The University of Texas at Austin said it could test up to 5,000 asymptomatic students, faculty and staff weekly. Texas A&M University trumpeted a similar goal of testing more than 5,000 students each week – about 7% of the student body. And the University of Texas at El Paso, with about 25,000 students, said it had the capacity to test up to 2,500 campus members weekly.

But halfway through the semester, schools are reporting participation rates far below their goals, prompting at least one school to go so far as to offer prizes to students who volunteer to get a coronavirus test.

UT-Austin, which has more than 50,000 students, has only required students to be tested before attending football games. During the first five weeks of the semester, the school had the capacity to test 25,000 community members but tested only 8,870 – an average of about 1,770 per week. That included the 1,198 students tested for the first home football game on Sept. 12.

“Why aren’t we testing 5,000 people per week? The answer, in part, is that we have fewer than 5,000 people a week who have been willing to take the tests,” reads a Sept. 28 memo from the UT-Austin Faculty Council.

Texas A&M conducted 6,195 tests in its first two rounds of random testing through Sept. 12. Meanwhile UT-El Paso, which tested 6,691 campus members from Aug. 17 to Sept. 18, has yet to break 2,000 weekly tests, the El Paso Times reports.

Experts say routine testing is crucial to stomping out “silent spread” on college campuses, as the CDC estimates 40% of COVID-19 infections are asymptomatic. And school officials rely on the results to get an accurate snapshot of the community’s health.

Major Texas universities have already mandated rigorous testing regimens for athletes, and some schools in other parts of the country require students and employees to get tested multiple times a week. But if the goal is to identify people who might trigger an outbreak on campus, waiting for students and staff to volunteer to get tested “doesn’t make a whole lot of sense,” said David Paltiel, a professor at the Yale School of Public Health.

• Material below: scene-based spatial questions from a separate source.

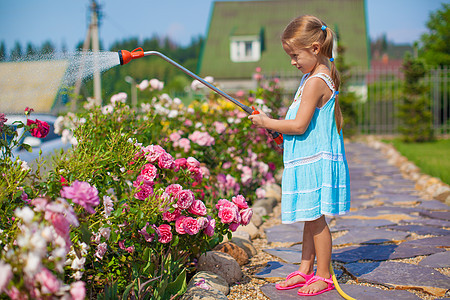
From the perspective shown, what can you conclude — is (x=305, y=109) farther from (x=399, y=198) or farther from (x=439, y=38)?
(x=439, y=38)

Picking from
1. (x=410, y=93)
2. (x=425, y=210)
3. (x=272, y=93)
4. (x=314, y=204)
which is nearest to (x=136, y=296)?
(x=314, y=204)

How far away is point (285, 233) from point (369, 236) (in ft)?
2.16

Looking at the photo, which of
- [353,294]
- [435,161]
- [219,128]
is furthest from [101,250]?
[435,161]

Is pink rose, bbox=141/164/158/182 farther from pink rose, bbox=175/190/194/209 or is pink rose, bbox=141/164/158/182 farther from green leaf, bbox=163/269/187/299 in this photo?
green leaf, bbox=163/269/187/299

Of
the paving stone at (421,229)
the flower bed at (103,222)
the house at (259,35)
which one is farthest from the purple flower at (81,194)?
the house at (259,35)

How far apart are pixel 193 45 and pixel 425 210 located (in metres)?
56.3

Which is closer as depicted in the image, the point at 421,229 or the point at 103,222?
the point at 103,222

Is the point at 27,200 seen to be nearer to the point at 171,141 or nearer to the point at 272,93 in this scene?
the point at 171,141

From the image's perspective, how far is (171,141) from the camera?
4000 millimetres

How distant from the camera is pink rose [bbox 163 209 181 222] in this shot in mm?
2133

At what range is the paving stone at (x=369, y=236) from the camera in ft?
10.8

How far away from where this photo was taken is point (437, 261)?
279 cm

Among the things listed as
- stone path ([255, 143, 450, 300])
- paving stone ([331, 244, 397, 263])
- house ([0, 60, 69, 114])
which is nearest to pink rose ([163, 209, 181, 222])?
stone path ([255, 143, 450, 300])

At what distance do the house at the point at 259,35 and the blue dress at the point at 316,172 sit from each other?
1792 cm
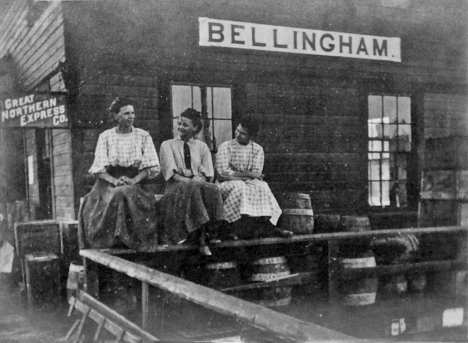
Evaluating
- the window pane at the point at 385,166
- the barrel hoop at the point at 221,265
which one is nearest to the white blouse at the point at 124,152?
the barrel hoop at the point at 221,265

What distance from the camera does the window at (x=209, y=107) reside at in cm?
767

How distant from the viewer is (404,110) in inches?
375

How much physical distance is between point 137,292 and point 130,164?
127cm

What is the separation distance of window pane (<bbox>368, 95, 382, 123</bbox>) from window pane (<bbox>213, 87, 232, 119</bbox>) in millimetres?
2763

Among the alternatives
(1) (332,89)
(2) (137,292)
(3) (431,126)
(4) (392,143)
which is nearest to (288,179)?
(1) (332,89)

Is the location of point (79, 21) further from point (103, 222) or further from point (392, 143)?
point (392, 143)

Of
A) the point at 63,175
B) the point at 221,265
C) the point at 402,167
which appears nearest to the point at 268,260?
the point at 221,265

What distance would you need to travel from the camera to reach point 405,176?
959 cm

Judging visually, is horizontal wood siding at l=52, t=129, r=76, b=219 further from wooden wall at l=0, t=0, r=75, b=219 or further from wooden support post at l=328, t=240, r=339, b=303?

“Frankly, I think the whole idea is flawed from the get-go,” Paltiel said. “Unless you're going to have a routine program that you require the entire population to adhere to, I just don't know what you're doing.”

School officials are stopping short of calling testing participation a problem, even as they work to increase it.

Shawn Gibbs, dean of the School of Public Health at Texas A&M, said participation is “pretty much what we expected it to be.”

“Our participation rate isn’t low,” he said. “We always would like higher participation, and we're in the process, like everyone else, of taking a look at the students who aren't participating and trying to figure out ways to incentivize participation.”

At Texas A&M, that means appealing to “selfless service,” one of the Aggie core values, and emphasizing that the saliva-based tests are free, quick and easy, Gibbs said. The flagship College Station campus reported 144 active cases as of Sept. 29.

UT-Austin’s goal is to test 1,000 asymptomatic people per day, and participation is gradually building in that direction, said Michael Godwin, program director of the university’s proactive community testing. Monday was “a really great day,” he said, with close to 700 people coming out. The flagship reported 67 estimated active cases as of Sept. 30.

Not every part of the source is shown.